平九郎宅、襲撃!
正月16日七ツ時(午前4時)に、印南郡・加古郡の近隣の多数の百姓衆は、上西条の平九郎宅へおしかけました。
加古新村、野寺村では、早鐘をついて騒動となり、野谷新村でも太鼓をうち、めいめい鳶口・熊手などを持ち、東の方から上西条へ押し寄せました。
まず、大門を押し倒し居宅に乱入したのです。
平九郎の弟・忠蔵が抜刀して抵抗したため、まず忠蔵宅を打ち砕き、続いて平九郎宅を打ち壊しました。
伊左衛門の息子の藤四郎も熊手を持って一揆に加わりました。
午後8時ごろ戻ってきて、大庄屋宅が打ちつぶされたことを報告すると、伊左衛門はその様子を見に行き、打ちこわしが終わり、かがり火をたいて百姓があたっているのを見て引き返しました。
姫路全藩一揆の引き金に・・・
平九郎宅打ちこわしの噂は、たちまちのうちに姫路藩の他の村々へ広がりました。
各地で百姓は立ち上がりました。
やがて、江戸時代、姫路藩最大の一揆へと燃えあがりました。
姫路藩のどの村々でも、百姓の怒りは、頂点に達していたのです。
伊左衛門の遺体を磔刑に!
一揆の後には、厳しい処分が待っていました。小説ですが、『播磨寛延一揆・滑甚兵衛の反逆(田靡新著)』(成星出版)の最後を読んでおきます。
「・・・九月二十三日に、・・・野谷新村の伊左衛門は、牢屋で吟味中に死亡した塩漬けの遺体を(市川河原で)磔にされた。
・・・遠巻きにする百姓たちに見せしめの意味があった。
日が暮れても、河原から動かない人が何人もいた。
夕焼けが堤防(どて)に連なった彼岸花を燃え立たせ、河原も空も血の色にそめ染めぬいていたという・・・・」
野谷新村からは、死罪1名、牢死1名、遠島2名、追放や国払い3名、過料45名とほとんどの者が処罰を受けました。

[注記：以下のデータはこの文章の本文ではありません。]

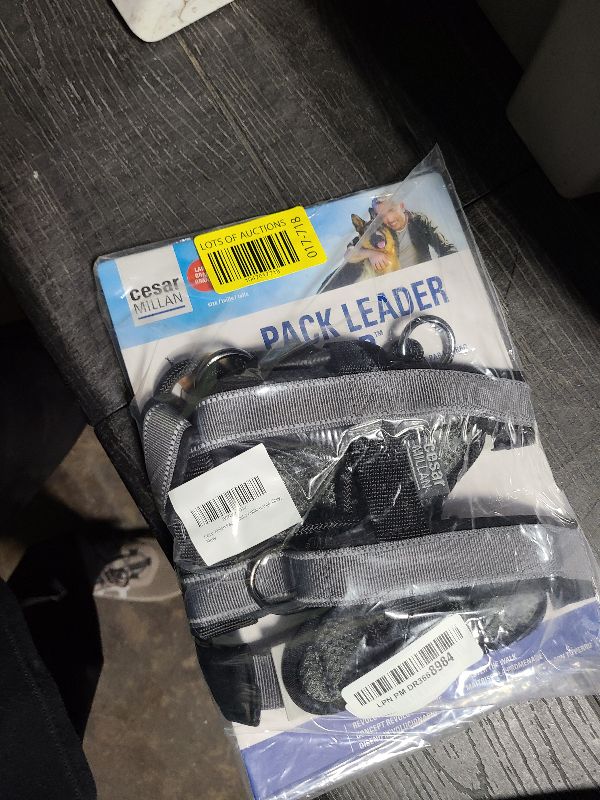 Photo 1 of Cesar Millan Pack Leader Collar™ - Training Collar of The Dog Whisperer (Large, Grey)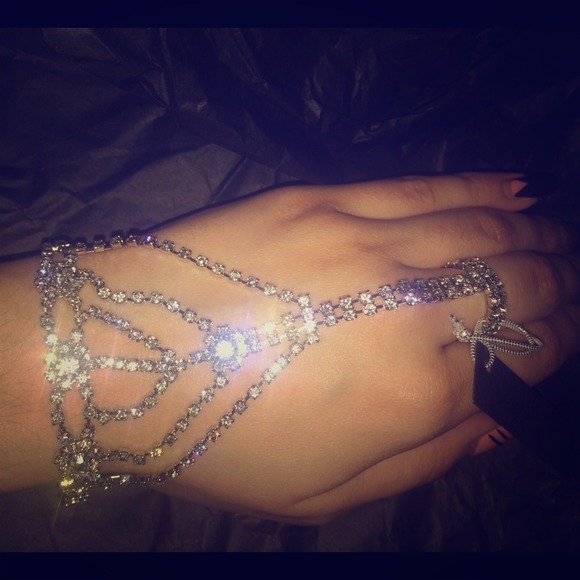 bebe Jewelry - Bebe hand jewelry REDUCED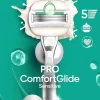 Gillette Karvanpoisto<Venus Pro Comfortglide Sensitive Ihokarvanajohöylä + Seinäpidike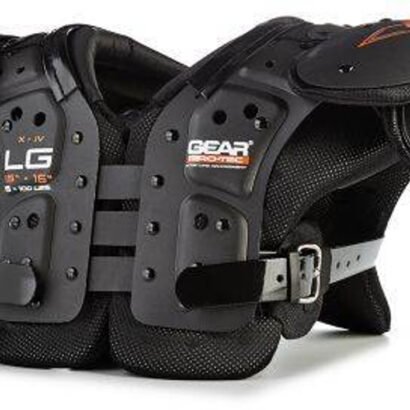 Pro-Tec Shoulder Pads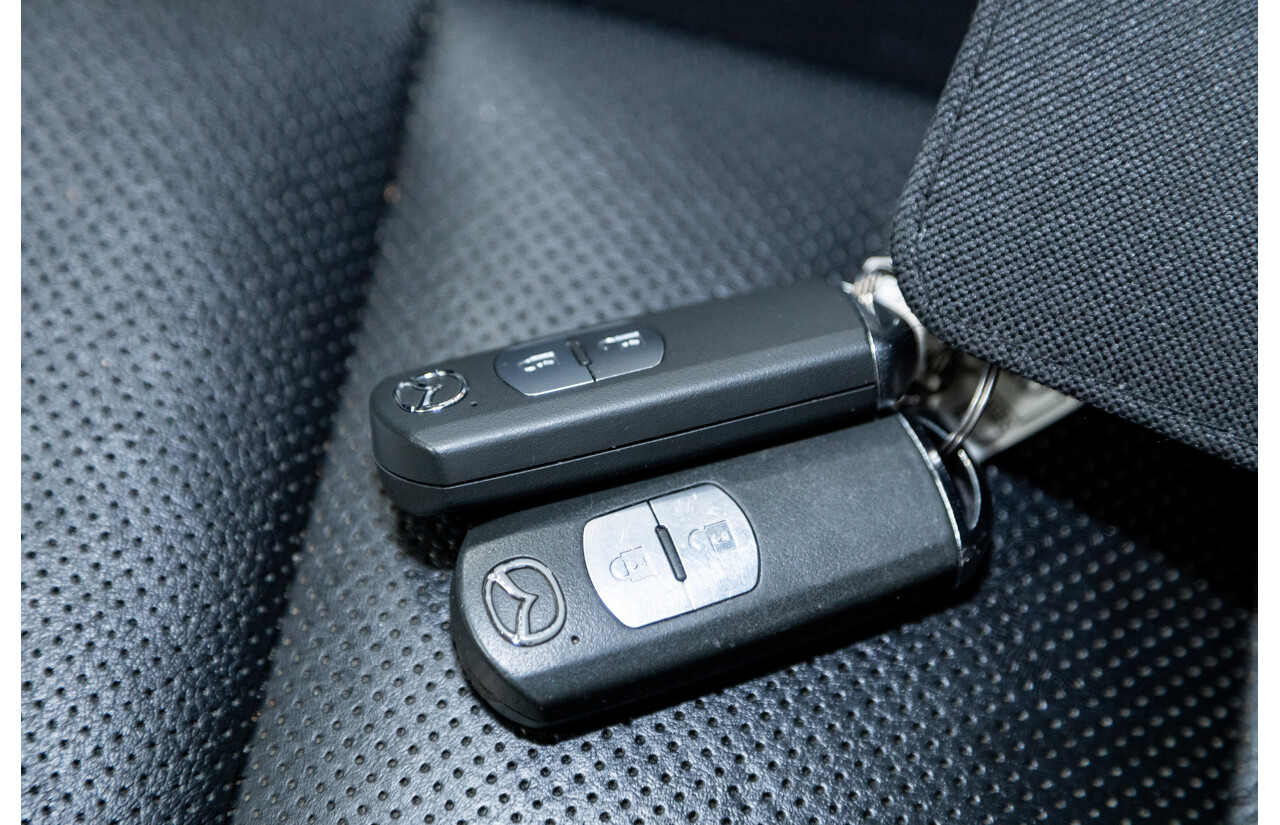 7/2015 Mazda CX-5 Akera (AWD) Series 2 KE MY15 4d Wagon Soul Red Metallic Twin Turbo Diesel 2.2L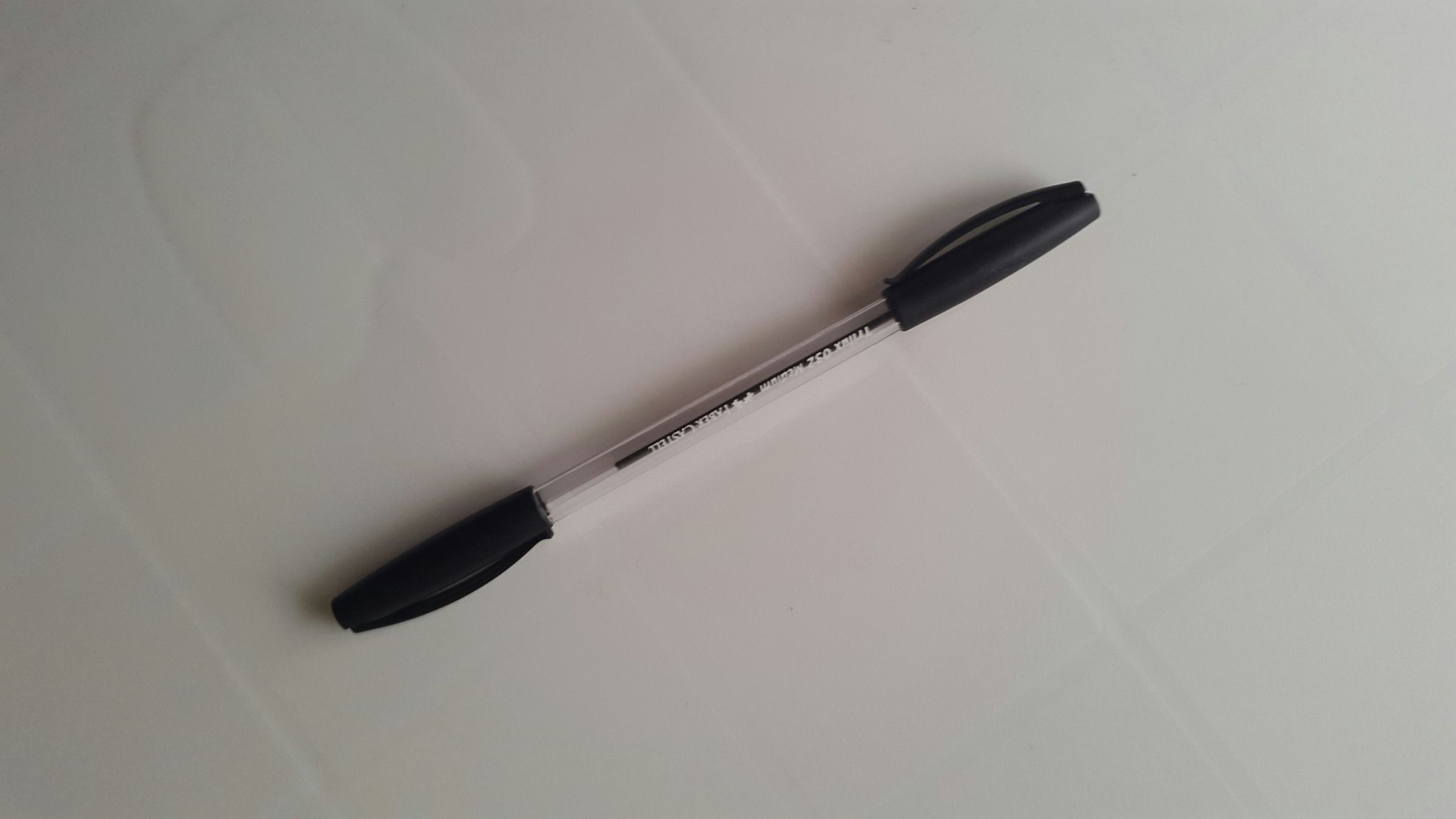Penspinning Trilux 032 Faber Castle 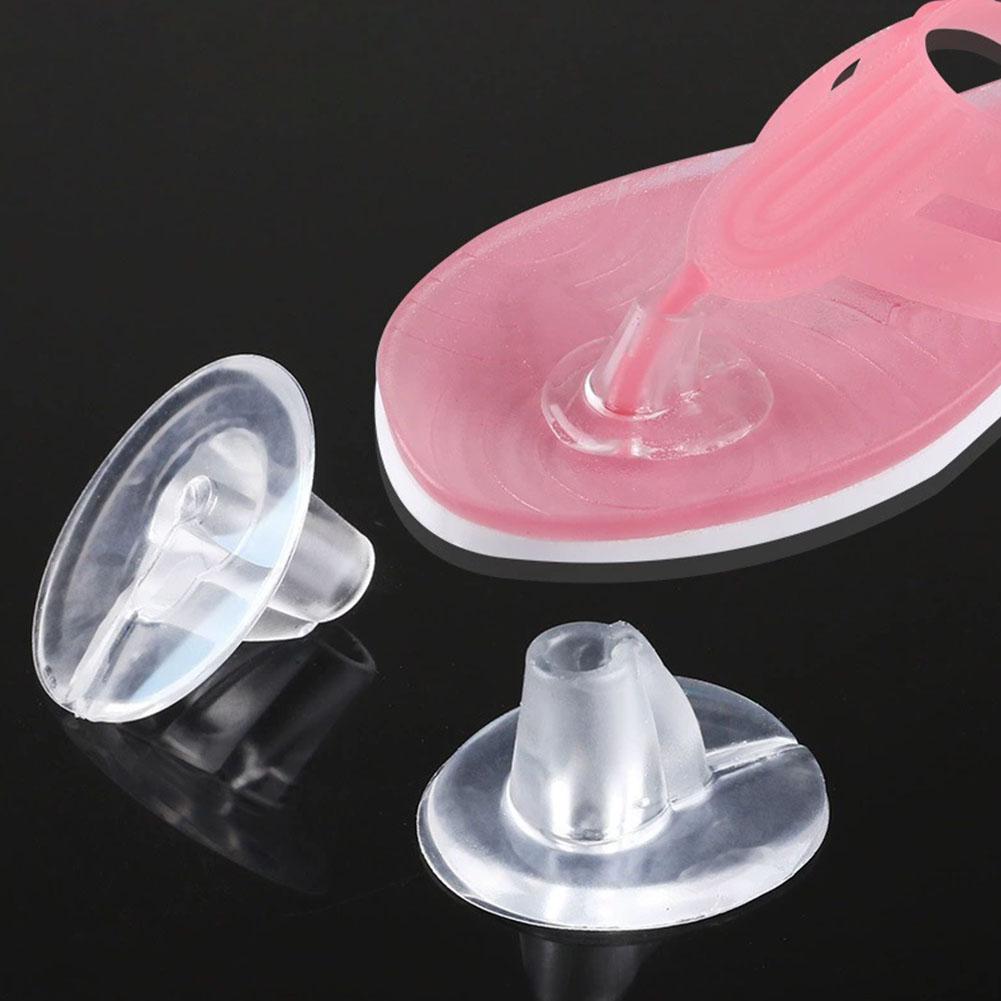 1/2 Pairs Soft Flip Flop Gel C - Shoe Polish Cream 评论和价格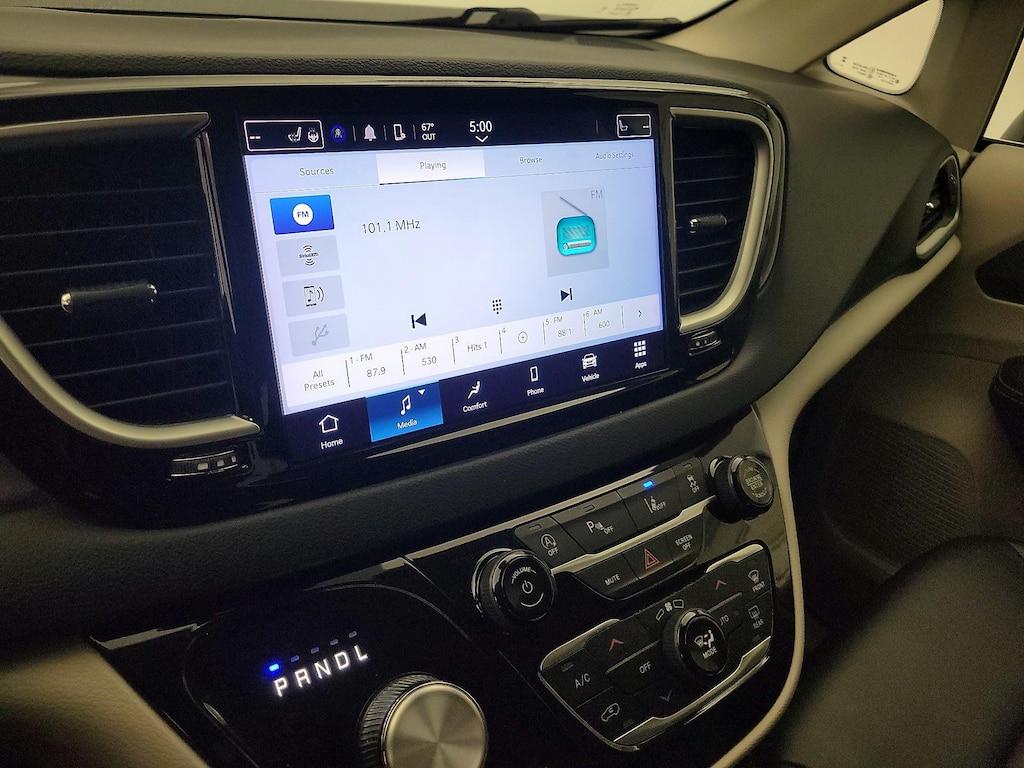 used 2023 Chrysler Pacifica car, priced at $23,998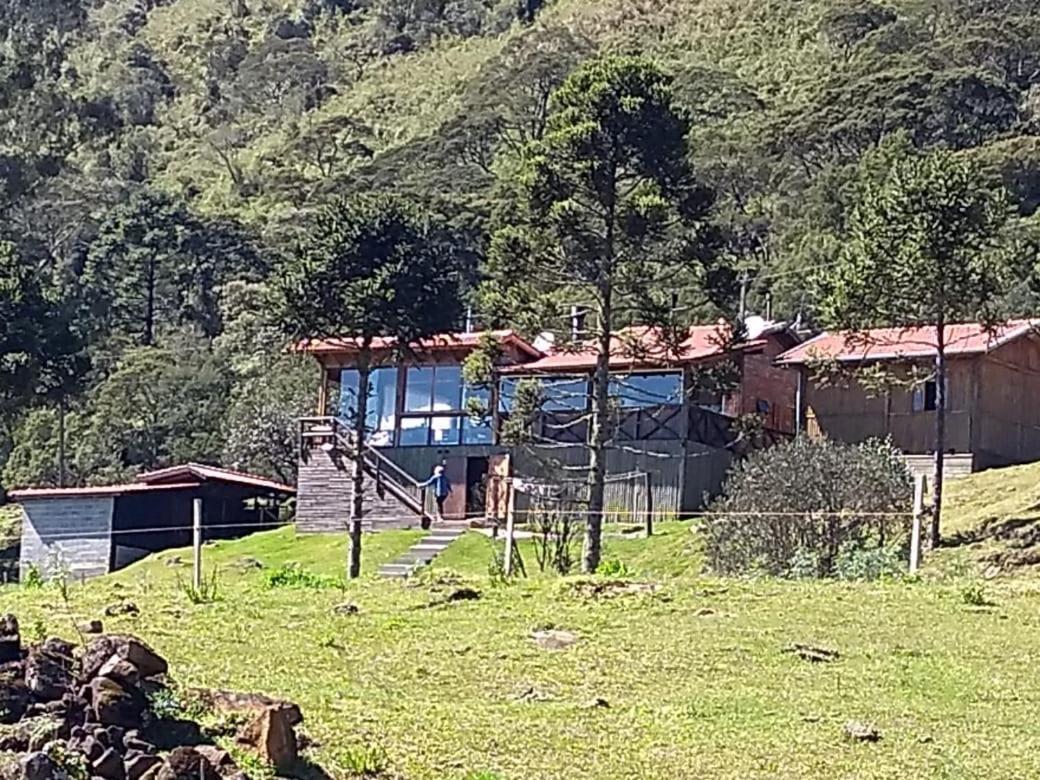 Fazenda Morro Das Torres Urupema Buitenkant foto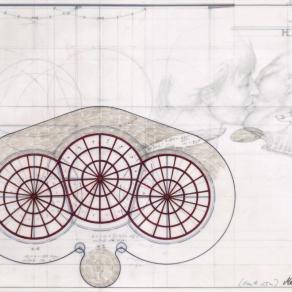 Media.Stage (study, drawing)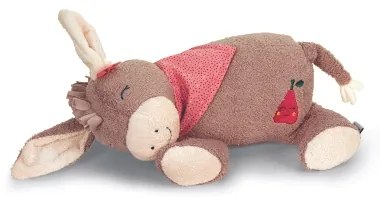 Sterntaler hračka s tlukotem srdce usínáček oslík Emmily 27 cm 3102107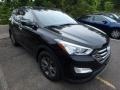 2016 Twilight Black Hyundai Santa Fe Sport AWD  photo #4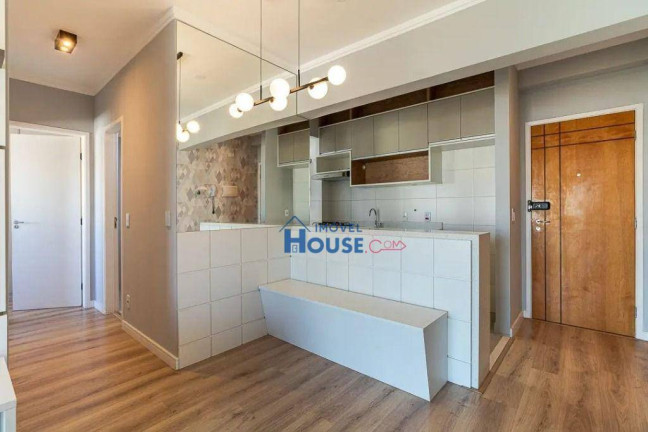 Imagem Apartamento com 2 Quartos à Venda, 53 m² em Lapa - São Paulo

そして、村へは過料として約十二両の支払いが命じられました。
結果的に、伊左衛門と野谷新村の行動は、播磨全藩一揆の火付け役になったので、重い刑となりました。
一方、西条組庄屋・沼田家はお役目ご免となり、平九郎は他国留(姫路藩では住んではならない)を命じられ、上西条から姿を消しました。
その後の彼の生涯は一切分かりません。